Exercise:
For the data below, restate word for word only the lines from the line containing "Grå stickad tröja från Polo Ralph Lauren - Tja, säljer" through the line containing "Lot de plaques", both ends included.

*** Opening of Data supplied ***

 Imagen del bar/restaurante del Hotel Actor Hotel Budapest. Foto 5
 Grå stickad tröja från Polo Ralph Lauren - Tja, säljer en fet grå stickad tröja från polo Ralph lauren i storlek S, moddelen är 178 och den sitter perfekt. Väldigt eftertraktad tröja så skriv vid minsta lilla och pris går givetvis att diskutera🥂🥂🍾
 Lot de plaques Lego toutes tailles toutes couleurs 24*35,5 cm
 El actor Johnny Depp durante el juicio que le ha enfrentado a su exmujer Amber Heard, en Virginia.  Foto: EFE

*** Close of Data supplied ***
*** Opening of Data supplied ***

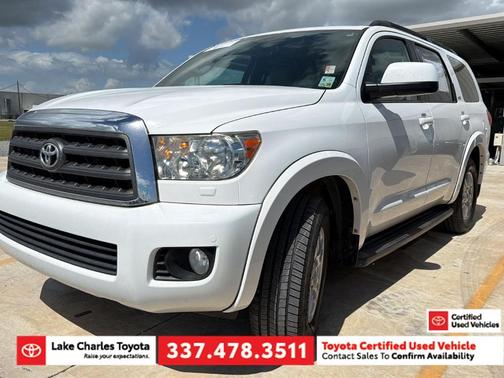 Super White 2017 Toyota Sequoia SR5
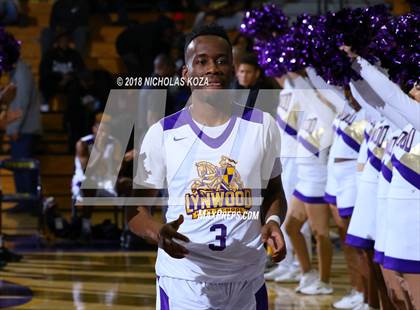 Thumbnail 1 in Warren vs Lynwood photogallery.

*** Close of Data supplied ***

Task result:
 Grå stickad tröja från Polo Ralph Lauren - Tja, säljer en fet grå stickad tröja från polo Ralph lauren i storlek S, moddelen är 178 och den sitter perfekt. Väldigt eftertraktad tröja så skriv vid minsta lilla och pris går givetvis att diskutera🥂🥂🍾
 Lot de plaques Lego toutes tailles toutes couleurs 24*35,5 cm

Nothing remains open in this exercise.